The problem: Reproduce every line of the items below verbatim, leaving out the pictures.

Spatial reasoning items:
[Start]

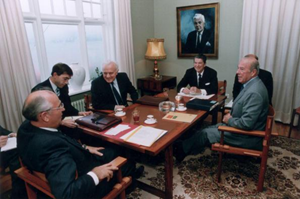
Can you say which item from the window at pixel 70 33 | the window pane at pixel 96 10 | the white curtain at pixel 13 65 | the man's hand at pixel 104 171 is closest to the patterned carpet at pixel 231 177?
the man's hand at pixel 104 171

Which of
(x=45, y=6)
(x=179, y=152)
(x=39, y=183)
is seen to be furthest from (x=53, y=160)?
(x=45, y=6)

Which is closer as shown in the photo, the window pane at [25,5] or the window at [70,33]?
the window pane at [25,5]

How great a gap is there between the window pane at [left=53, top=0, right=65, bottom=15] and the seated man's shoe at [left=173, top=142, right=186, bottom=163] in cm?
247

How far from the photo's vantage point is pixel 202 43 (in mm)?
4129

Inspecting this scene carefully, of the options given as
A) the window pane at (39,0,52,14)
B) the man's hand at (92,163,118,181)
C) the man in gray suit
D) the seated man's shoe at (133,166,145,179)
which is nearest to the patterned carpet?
the seated man's shoe at (133,166,145,179)

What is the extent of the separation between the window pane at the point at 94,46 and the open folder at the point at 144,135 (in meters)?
2.23

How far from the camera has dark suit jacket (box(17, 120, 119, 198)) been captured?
3.69ft

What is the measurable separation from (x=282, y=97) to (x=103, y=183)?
328 centimetres

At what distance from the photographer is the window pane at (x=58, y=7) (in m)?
3.10

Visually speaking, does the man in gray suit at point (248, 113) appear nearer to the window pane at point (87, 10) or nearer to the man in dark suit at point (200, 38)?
the man in dark suit at point (200, 38)

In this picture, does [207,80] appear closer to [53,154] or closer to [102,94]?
[102,94]

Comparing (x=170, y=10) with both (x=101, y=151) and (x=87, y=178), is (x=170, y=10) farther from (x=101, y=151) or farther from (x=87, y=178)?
(x=87, y=178)

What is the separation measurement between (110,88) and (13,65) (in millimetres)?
1121

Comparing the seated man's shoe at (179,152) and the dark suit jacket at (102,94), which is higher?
the dark suit jacket at (102,94)
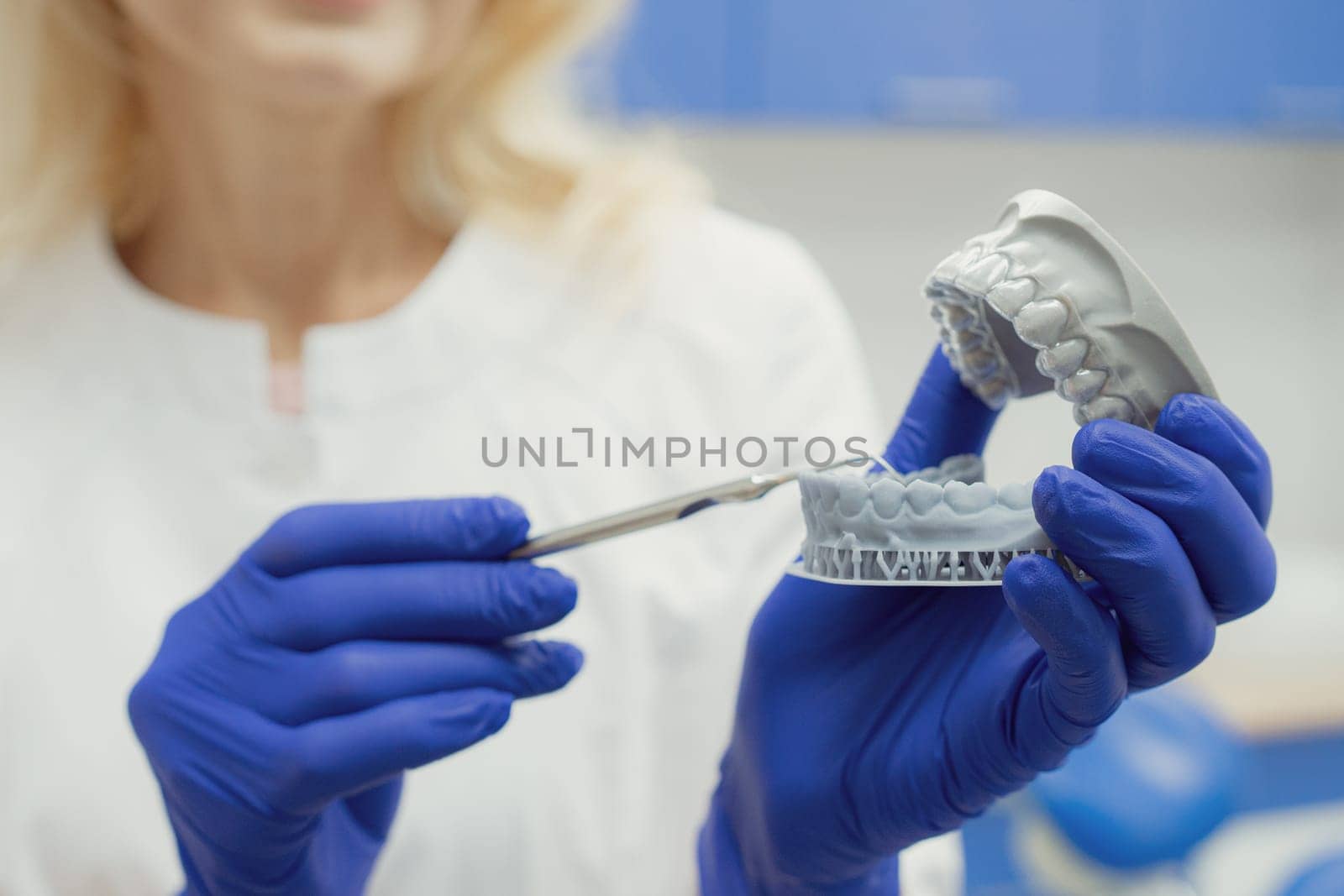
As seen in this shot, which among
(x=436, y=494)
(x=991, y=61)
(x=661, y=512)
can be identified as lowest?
(x=436, y=494)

[End]

The answer:
Can you say which item from the window at pixel 70 33 | the window pane at pixel 96 10 | the white curtain at pixel 13 65 | the man's hand at pixel 104 171 is closest to the patterned carpet at pixel 231 177?
the man's hand at pixel 104 171

Which of
(x=45, y=6)
(x=179, y=152)
(x=39, y=183)
is seen to be furthest from (x=53, y=160)?
(x=45, y=6)

Which is closer as shown in the photo, the window pane at [25,5] or the window at [70,33]?
the window pane at [25,5]

How great a gap is there between the window pane at [left=53, top=0, right=65, bottom=15] and the seated man's shoe at [left=173, top=142, right=186, bottom=163] in cm?
247

How far from the photo's vantage point is pixel 202 43 (in mm)?
4129

Inspecting this scene carefully, of the options given as
A) the window pane at (39,0,52,14)
B) the man's hand at (92,163,118,181)
C) the man in gray suit
D) the seated man's shoe at (133,166,145,179)
which is nearest to the patterned carpet?
the seated man's shoe at (133,166,145,179)

What is the extent of the separation between the window pane at the point at 94,46 and the open folder at the point at 144,135 (in meters)?
2.23

How far from the camera has dark suit jacket (box(17, 120, 119, 198)) been captured?
3.69ft

What is the measurable separation from (x=282, y=97) to (x=103, y=183)?
328 centimetres

At what distance from the photographer is the window pane at (x=58, y=7) (in m)?
3.10

Visually speaking, does the man in gray suit at point (248, 113) appear nearer to the window pane at point (87, 10) or nearer to the man in dark suit at point (200, 38)?
the man in dark suit at point (200, 38)

In this picture, does [207,80] appear closer to [53,154] or closer to [102,94]?
[102,94]

Comparing (x=170, y=10) with both (x=101, y=151) and (x=87, y=178), is (x=170, y=10) farther from (x=101, y=151) or farther from (x=87, y=178)?
(x=87, y=178)

What is the separation measurement between (110,88) and (13,65) (in millimetres)?
1121

Comparing the seated man's shoe at (179,152) and the dark suit jacket at (102,94), which is higher?
the dark suit jacket at (102,94)
As seen in this shot, which among
(x=436, y=494)
(x=991, y=61)
(x=661, y=512)
can be identified as lowest?
(x=436, y=494)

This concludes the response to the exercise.